• Source extract:
Background to the Darrell Posey Fellowship
The priorities of the Darrell Posey Fellowship for Ethnoecology and Traditional Resource Rights reflects some key lessons learned by Darrell in his lifetime:
- It is often the small, grassroots organizations with little visibility and limited administrative capacity which carry out some of the most important and effective, even if at times unrecognized, work;
- Because these small groups often lack the necessary networking, fundraising and reporting skills and capacities, they often face financial difficulties;
- The one-year funding cycle adopted by many funding schemes is too constraining and limiting;
- Ethnobiologists, especially those working outside of academia, have an extremely difficult time receiving financial support for their work;
- Ethnobiologists working within academia often also receive little financial or institutional support for their work, since ethnobiology and applied research generally does not fit easily within academic institutional priorities and promotion structures.

• Data shown:
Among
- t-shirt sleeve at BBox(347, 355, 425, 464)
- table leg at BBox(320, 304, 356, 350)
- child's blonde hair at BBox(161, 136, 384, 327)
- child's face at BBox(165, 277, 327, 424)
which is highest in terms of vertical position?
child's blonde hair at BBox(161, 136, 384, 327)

==

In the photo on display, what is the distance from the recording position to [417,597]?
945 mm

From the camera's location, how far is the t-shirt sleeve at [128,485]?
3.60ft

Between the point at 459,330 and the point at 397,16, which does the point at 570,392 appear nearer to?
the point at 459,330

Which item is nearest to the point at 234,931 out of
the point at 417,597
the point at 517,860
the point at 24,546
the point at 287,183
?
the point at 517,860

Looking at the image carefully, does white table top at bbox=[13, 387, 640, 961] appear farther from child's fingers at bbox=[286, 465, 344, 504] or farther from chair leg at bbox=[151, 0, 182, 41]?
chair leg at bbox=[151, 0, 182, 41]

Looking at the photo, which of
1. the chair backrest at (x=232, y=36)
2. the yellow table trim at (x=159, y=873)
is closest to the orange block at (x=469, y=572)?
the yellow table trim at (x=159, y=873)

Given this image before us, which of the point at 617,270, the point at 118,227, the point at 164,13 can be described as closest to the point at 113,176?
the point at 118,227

...

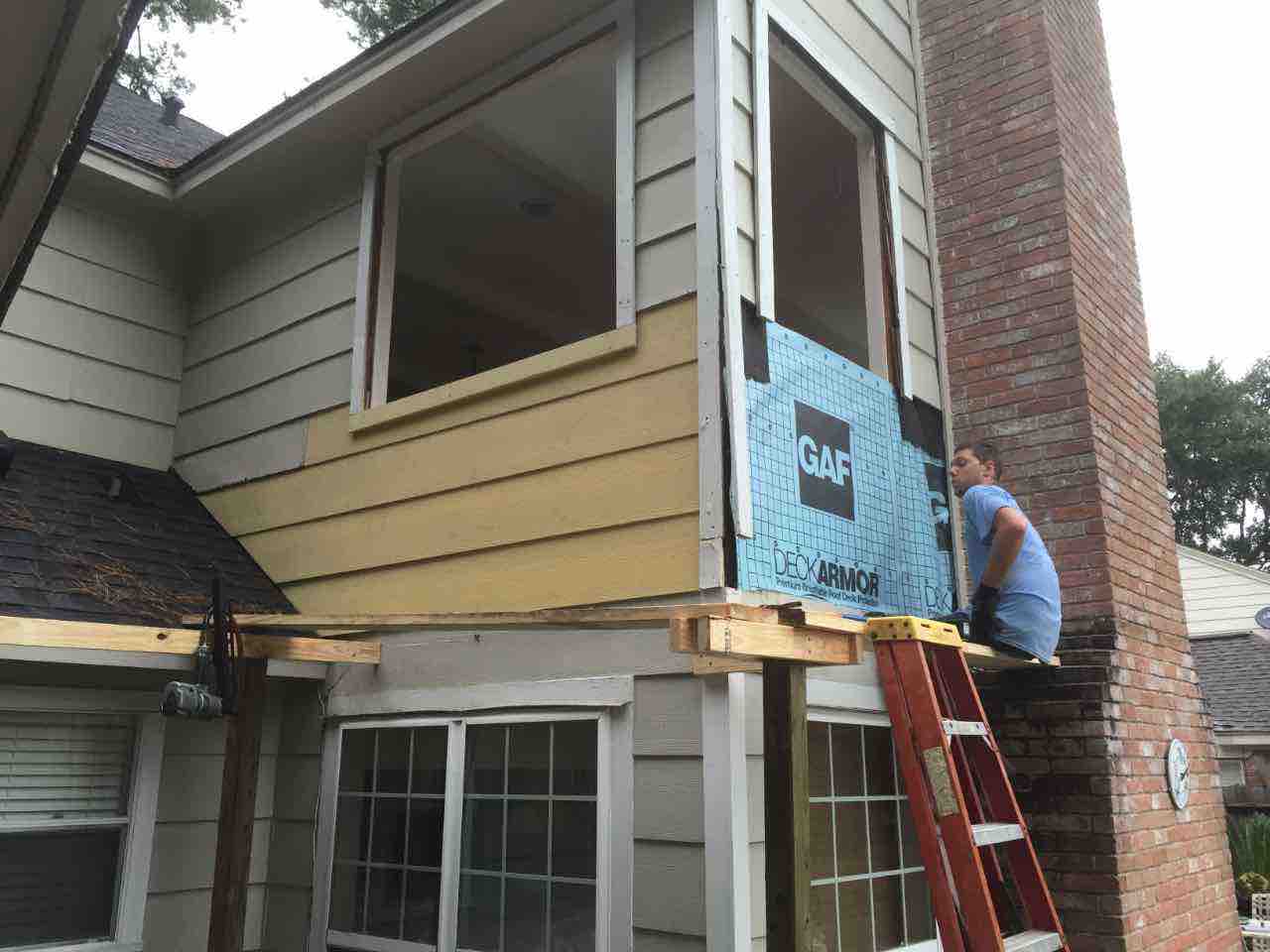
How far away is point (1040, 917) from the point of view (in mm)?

• Task instructions:
A - What funding cycle, adopted by many funding schemes, does the Darrell Posey Fellowship background call too constraining and limiting?
B - Write the next part of the Darrell Posey Fellowship background, picking up after its last point about ethnobiologists working within academia.

• Results in order:
A - The one-year funding cycle.

B -
In response, The Fellowship Program:
- Provides a range of different grants aimed at supporting individuals with an outstanding record (Field Fellowship), small organizations or projects (Small Grants) and post-graduate students (Student Fellowships).
- Draws on a unique nomination and selection process involving an extensive network of nominators and selection committee members who represent a wide range of backgrounds and types of expertise relating to ethnoecology and indigenous and traditional resource rights.
- Has simple application and reporting requirements; recipients are selected because they have solid reputations for doing good work; it follows that funds will be used effectively.
- Includes two years of support for most grant categories.